# Supplied passage:

Daily Trial Briefing #09 - Session Notes





Before:          Magistrate José Antonio Mora Alarcon (President)

Before:          Magistrate Fernando Andreu Merelles
Before:          Magistrate María Fernanda García Pérez

CASE NO. 97/2010


Public Prosecutor:     Teresa Sandoval

Private Prosecutor:    Manuel Ollé
                                      Almudena Bernabéu
                                      José Antonio Martín Pallín

Defence Counsel:        Jorge Agüero Lafora for Inocente Orlando Montano
Date:                             Eight Session 15 July 2020

                                                                                            Session Nine


On 15 July 2020, at approximately 10.00 (Madrid, Spain), the last trial session for the massacre of the six Jesuit priests and two women perpetrated in El Salvador on 16 November 1989 took place. At this ninth session, the parties presented their final submissions and the defence requested that, in the event of conviction, the defence of state of necessity, irresistible force and insurmountable fear be applied and, alternatively, a highly qualified mitigation of undue delay, all of which are provided for in the Spanish Criminal Code of 1973. Following this, all the parties made their respective closing arguments, in order to explain to the Trial Chamber the reasoning that led to their final conclusions. 

The first party to present their arguments was the Public Prosecutor, who stated that the crime committed against the Jesuit priests consisted of a murder as an act of terrorism that was planned, ordered and subsequently covered up by a parallel military structure outside the law -La Tandona- made up of members of the High Command as well as high ranking members of the Armed Forces, who for years devoted themselves to disturbing the public peace and producing a state of terror amongst the population.

# Given problem A:
In the trial briefing, on what date and in what country was the massacre of the six Jesuit priests and two women carried out?
# Given problem B:
Say whether each statement agrees with the trial briefing, answering yes or no and quoting the words that decide it: (i) The ninth session took place in Madrid. (ii) The defence sought a mitigation provided for in the Spanish Criminal Code of 1995. (iii) The Private Prosecutor was the first party to present arguments.
# Given problem C:
Extend the trial briefing, picking up after its final sentence.

# Raw data:
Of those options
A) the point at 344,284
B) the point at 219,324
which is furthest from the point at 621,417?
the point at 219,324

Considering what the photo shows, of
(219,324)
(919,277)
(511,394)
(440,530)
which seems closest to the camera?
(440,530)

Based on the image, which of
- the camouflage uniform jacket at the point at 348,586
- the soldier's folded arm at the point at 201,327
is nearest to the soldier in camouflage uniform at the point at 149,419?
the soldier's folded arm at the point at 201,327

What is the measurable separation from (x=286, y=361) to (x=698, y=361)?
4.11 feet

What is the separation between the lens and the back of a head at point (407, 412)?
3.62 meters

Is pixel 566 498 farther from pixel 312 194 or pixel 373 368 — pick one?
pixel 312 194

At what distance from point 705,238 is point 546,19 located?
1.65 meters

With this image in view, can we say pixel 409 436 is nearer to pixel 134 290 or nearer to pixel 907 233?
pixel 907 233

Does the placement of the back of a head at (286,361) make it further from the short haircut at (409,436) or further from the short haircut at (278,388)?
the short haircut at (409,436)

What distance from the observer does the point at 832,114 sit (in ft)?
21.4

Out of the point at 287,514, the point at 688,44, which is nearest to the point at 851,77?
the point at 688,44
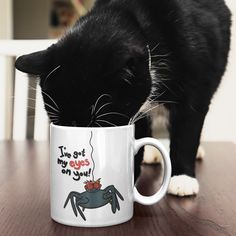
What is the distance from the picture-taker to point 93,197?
21.2 inches

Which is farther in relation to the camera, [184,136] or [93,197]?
[184,136]

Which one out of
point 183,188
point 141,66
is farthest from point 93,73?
point 183,188

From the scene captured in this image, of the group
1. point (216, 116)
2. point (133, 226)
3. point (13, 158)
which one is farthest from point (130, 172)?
point (216, 116)

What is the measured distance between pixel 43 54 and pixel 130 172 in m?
0.24

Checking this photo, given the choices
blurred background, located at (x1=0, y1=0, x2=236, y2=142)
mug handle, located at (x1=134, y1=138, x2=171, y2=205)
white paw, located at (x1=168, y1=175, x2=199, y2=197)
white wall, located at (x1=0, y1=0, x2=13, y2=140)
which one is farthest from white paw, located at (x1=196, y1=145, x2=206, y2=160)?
white wall, located at (x1=0, y1=0, x2=13, y2=140)

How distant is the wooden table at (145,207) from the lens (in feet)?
1.77

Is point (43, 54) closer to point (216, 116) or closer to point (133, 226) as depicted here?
point (133, 226)

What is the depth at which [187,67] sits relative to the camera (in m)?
0.87

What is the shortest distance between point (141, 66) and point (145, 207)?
21 centimetres

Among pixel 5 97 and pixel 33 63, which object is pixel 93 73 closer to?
pixel 33 63

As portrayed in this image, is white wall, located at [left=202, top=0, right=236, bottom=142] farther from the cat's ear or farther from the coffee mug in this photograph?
the coffee mug

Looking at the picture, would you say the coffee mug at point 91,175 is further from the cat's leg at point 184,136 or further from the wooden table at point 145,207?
the cat's leg at point 184,136

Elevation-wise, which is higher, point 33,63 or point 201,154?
point 33,63

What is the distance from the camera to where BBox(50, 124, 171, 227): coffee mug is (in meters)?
0.54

# Expected answer A:
On 16 November 1989, in El Salvador.

# Expected answer B:
(i) Yes: "at approximately 10.00 (Madrid, Spain), the last trial session"
(ii) No: "all of which are provided for in the Spanish Criminal Code of 1973"
(iii) No: "The first party to present their arguments was the Public Prosecutor"

# Expected answer C:
The Public Prosecutor argued that the murders were committed with malice aforethought because they sought to nullify or prevent any possibility of defence or reaction and to ensure that the crime was committed. This crime, the Prosecutor explained, was committed in the early hours of the morning, while the victims were asleep, by a Rapid Action Battalion composed of more than 40 personnel, using military weapons; she also indicated that they were executed in a position of absolute defencelessness, forcing them to lie face down on the ground. The Prosecutor stressed that the place where the events were committed was heavily guarded by hundreds of military and security personnel, which ensured the success of the crime; describing the scene as “the High Command of the Salvadoran Army had the mice well locked in the mousetrap with no possibility of escape”.

The Public Prosecutor also identified as the motive for the crime the role of Father Ellacuría in the search for a negotiated solution to the internal armed conflict, as he was the main mediator who communicated with all the parties in order to reach a negotiated solution to the Salvadoran civil conflict. This agreed solution was rejected by the members of La Tandona, as it meant that they would lose all the power they had amassed in previous decades and would see their impunity threatened by the thousands of human rights violations committed under their command.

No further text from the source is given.